**SET OF TASKS:**
1) In the Navarriella elliptica entry, which family is the species placed in?
2) Write the next part of the Navarriella elliptica entry, picking up after its last line.

**EXCERPT:**
>>

Navarriella elliptica
- Conservation status: Vulnerable (IUCN 3.1)

Scientific classification
- Kingdom: Animalia
- Phylum: Mollusca
- Class: Gastropoda
- Subclass: Caenogastropoda
- Order: Littorinimorpha
- Family: Hydrobiidae
- Genus: Navarriella
- Species: N. elliptica
- Binomial name: Navarriella elliptica (Paladilhe, 1874)
- Synonyms: Alzoniella (Navarriella) elliptica (Paladilhe, 1874) alternative representation; Alzoniella (Navarriella) pellitica Arconada, Rolán & Boeters, 2007 junior subjective synonym; Alzoniella elliptica (Paladilhe, 1874) superseded combination; Alzoniella pellitica Arconada, Rolán & Boeters, 2007 junior subjective synonym; Litthabitella elliptica (Paladilhe, 1874) superseded combination; Paludinella elliptica Paladilhe, 1874 (original combination);

= Navarriella elliptica =

- Authority: (Paladilhe, 1874)
- Conservation status: VU
- Synonyms: Alzoniella (Navarriella) elliptica (Paladilhe, 1874) alternative representation, Alzoniella (Navarriella) pellitica Arconada, Rolán & Boeters, 2007 junior subjective synonym, Alzoniella elliptica (Paladilhe, 1874) superseded combination, Alzoniella pellitica Arconada, Rolán & Boeters, 2007 junior subjective synonym, Litthabitella elliptica (Paladilhe, 1874) superseded combination, Paludinella elliptica Paladilhe, 1874 (original combination)

<<

(Chart reading data)
>>

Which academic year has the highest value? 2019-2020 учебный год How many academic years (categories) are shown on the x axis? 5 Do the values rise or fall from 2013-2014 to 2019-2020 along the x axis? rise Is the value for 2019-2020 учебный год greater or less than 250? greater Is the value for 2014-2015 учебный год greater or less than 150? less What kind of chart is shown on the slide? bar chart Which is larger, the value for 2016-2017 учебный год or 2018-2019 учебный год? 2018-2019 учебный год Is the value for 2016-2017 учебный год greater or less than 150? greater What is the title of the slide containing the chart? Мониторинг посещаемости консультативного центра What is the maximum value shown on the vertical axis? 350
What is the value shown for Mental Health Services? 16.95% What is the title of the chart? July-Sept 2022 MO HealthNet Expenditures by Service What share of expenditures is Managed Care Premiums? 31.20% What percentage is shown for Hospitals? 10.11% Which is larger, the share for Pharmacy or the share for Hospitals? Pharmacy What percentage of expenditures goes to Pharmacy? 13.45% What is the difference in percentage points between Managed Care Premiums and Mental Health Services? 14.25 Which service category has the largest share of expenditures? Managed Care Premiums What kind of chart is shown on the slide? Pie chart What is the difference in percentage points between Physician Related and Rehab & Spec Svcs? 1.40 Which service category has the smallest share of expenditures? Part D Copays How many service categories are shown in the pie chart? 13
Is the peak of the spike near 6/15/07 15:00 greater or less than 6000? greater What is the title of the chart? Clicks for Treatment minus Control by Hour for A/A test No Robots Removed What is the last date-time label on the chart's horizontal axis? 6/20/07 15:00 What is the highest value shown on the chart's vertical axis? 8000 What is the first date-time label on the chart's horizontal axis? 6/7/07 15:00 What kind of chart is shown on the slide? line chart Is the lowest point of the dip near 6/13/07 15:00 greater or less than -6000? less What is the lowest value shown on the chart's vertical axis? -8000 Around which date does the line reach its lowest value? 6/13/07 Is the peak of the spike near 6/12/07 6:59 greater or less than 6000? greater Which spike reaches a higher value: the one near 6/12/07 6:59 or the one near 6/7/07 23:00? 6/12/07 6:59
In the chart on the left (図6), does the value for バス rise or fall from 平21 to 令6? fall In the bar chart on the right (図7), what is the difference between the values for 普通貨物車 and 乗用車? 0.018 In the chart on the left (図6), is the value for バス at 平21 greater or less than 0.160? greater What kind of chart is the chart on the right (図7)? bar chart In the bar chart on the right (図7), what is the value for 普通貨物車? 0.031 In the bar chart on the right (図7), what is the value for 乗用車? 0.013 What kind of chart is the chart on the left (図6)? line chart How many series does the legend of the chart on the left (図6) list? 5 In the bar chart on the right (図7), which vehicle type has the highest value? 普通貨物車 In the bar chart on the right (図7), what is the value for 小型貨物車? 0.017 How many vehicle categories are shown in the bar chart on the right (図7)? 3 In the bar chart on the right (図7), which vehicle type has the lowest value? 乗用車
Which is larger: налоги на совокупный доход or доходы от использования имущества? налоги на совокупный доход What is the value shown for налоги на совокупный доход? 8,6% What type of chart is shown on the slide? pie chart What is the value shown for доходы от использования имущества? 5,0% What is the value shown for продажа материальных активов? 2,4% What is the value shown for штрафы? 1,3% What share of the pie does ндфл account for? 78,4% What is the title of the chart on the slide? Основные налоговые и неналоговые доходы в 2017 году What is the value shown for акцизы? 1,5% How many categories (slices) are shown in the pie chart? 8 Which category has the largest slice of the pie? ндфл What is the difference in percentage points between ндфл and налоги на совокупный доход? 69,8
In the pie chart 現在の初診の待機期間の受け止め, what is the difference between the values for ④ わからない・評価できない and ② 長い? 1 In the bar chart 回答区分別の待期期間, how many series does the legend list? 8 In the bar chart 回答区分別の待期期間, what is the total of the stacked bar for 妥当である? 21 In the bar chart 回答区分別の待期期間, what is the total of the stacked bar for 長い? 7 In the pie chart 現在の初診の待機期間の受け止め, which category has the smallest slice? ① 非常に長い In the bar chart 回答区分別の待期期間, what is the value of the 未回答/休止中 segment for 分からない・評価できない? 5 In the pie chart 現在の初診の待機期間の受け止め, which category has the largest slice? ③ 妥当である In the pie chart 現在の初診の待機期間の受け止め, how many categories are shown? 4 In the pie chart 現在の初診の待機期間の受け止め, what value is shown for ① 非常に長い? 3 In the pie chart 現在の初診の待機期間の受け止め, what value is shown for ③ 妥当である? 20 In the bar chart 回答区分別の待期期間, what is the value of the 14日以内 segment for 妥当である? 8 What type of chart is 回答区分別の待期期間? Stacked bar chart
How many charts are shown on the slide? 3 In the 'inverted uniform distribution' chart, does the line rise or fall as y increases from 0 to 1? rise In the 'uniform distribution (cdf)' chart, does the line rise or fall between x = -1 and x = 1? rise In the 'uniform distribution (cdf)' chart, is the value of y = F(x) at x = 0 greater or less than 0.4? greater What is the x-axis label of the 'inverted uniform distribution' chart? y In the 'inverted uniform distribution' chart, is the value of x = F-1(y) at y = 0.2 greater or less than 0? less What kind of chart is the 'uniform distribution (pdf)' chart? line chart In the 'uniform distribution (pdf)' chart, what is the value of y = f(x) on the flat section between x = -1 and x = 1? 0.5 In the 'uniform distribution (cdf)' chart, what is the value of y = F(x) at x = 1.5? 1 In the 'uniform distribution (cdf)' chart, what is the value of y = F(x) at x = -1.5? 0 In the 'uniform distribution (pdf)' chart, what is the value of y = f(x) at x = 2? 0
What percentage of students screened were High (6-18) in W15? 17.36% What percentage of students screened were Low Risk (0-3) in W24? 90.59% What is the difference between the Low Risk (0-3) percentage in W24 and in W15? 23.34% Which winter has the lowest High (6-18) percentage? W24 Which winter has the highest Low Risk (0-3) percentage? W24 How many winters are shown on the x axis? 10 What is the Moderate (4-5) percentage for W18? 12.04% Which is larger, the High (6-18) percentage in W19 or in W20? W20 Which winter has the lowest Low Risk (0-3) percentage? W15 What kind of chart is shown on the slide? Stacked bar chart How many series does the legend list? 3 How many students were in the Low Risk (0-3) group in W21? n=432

<<

**EXPECTED RESPONSES:**
1) Hydrobiidae

2)
Species of gastropod

Navarriella elliptica is a species of very small aquatic snail, a spring snail, an operculate gastropod mollusc in the family Hydrobiidae.

==Description==
The length of the shell attains 2¼ mm, its diameter 1 mm.

(Original description in French) The shell shows an almost non-existent umbilical slit. The shell is ovoid and slightly swollen. It is pale horn-colored, with little shine, and is almost smooth. The spire is slightly tapered, with the columellar axis slightly curved, making the shell appear a bit more bulging on the left side than on the right. The apex is small and somewhat blunt. It contains 3½ to 4 whorls. These are slightly convex, with very rapid growth, especially from the third whorl onward. They are separated by a narrow, fairly deep suture. The body whorl is very large, accounting for at least half of the total height when viewing the shell from the side opposite the aperture, and is greatly expanded on the side of the aperture, following a slightly downward direction towards it. The free edge is slightly hollowed and stretched a bit downward. The aperture is large and is obliquely elliptical. The peristome is straight and slightly thickened. The outer lip is fairly curved, somewhat protruding, and slightly flared at its junction with the columellar lip, which is oblique, weakly arched, thin, and slightly reflected. The operculum is somewhat recessed into the body whorl. it is brown in color, with faint spiral striations.

==Distribution==
This species occurs in France, around Ascain (Basses-Pyrénées) and neighbouring Spain (Province of Navarre).